Cato education policy analyst Neal McCluskey argues: "As usual when the College Board releases its annual reports on college prices and student aid, the message the public gets is that tuition continues to skyrocket and aid just isn't keeping up. Don't believe it. According to the College Board's own numbers, tuition, fees, room, and board in constant 2005 dollars increased 42 percent at four year public colleges and 32 percent at four-year private colleges between the 1995-96 and 2005-06 academic years. At almost the same time, however, aid per full-time-equivalent student increased even more -- 62 percent between 1994-95 and 2004-05.
"These are the facts: Student aid coming largely from federal and state coffers is both fueling the tuition rocket and ensuring that taxpayers, not students, are paying the bill."

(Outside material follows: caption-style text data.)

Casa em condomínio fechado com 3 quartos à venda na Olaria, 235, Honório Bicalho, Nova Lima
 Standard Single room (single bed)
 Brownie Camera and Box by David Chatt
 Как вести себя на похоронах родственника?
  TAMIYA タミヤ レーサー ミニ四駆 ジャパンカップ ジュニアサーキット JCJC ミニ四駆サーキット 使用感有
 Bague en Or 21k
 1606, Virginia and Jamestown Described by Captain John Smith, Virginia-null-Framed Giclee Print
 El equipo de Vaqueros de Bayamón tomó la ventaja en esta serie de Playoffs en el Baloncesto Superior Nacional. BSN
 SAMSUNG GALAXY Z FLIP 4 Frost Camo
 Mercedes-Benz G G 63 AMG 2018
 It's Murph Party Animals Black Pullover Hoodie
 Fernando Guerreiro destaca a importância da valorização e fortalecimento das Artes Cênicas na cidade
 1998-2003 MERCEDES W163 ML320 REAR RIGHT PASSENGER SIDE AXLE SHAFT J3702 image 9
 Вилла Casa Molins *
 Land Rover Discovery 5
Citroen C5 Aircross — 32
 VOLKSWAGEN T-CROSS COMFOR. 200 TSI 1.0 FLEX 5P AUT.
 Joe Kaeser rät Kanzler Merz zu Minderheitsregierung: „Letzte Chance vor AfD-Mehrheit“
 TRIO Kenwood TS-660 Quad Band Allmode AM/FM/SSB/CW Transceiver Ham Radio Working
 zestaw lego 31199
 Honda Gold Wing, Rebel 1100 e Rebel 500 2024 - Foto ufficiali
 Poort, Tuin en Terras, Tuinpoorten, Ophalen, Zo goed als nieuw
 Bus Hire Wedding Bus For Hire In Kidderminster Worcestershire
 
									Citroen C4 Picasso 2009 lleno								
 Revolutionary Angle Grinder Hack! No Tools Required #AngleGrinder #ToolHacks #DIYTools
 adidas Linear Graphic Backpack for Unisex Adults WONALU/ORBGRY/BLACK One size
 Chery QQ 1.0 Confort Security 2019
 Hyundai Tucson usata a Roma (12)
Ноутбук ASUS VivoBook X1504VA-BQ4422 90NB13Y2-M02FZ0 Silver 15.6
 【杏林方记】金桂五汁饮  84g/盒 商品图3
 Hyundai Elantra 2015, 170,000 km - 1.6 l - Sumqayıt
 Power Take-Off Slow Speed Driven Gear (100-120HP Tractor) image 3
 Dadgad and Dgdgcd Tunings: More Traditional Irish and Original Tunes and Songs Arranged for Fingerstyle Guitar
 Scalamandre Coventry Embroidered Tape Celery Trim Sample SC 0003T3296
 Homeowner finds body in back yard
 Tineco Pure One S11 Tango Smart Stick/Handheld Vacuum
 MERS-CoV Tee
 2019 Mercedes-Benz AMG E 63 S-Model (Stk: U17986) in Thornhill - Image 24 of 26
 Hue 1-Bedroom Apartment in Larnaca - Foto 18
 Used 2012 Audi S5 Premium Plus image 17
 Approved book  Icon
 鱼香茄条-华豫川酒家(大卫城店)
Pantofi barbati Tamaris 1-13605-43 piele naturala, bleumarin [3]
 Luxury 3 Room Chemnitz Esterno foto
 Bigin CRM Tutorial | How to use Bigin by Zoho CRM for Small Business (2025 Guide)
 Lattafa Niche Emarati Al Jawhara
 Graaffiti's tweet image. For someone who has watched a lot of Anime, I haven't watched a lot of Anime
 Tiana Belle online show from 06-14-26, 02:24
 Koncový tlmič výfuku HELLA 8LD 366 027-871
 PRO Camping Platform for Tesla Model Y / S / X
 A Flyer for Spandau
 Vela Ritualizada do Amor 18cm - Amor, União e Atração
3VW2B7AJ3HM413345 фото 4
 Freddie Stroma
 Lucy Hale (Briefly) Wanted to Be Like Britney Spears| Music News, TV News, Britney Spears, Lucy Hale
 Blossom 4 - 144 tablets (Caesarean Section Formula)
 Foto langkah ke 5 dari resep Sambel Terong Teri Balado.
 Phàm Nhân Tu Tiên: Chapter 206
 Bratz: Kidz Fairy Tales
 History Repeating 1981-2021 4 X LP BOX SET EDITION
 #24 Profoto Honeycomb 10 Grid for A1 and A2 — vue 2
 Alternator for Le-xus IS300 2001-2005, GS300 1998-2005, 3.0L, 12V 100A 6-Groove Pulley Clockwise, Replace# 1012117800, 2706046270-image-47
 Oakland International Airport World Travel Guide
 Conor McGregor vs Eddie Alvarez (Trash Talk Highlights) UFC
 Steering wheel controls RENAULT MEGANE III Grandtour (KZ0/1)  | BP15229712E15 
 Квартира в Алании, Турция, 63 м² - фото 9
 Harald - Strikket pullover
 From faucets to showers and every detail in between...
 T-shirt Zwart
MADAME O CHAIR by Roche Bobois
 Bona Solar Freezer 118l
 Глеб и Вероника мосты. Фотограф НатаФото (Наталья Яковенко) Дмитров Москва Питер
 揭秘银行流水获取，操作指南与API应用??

"President Bush vowed on Tuesday to get tough on illegal immigrants even as he urged Congress to adopt a temporary-worker program that would allow some to remain in the United States for as long as six years," The New York Times reports.
In "Legalization is the Way," Dan Griswold, director of the Cato Institute's Center for Trade Policy Studies, writes: "Enforcing the existing law has failed. Since the 1980s, we've quintupled spending and tripled personnel at the Mexican border. We've built three-tiered walls for dozens of miles into the desert. We've imposed sanctions on employers for the first time in U.S. history. But the crackdown has failed to address the underlying realities of the U.S. labor market."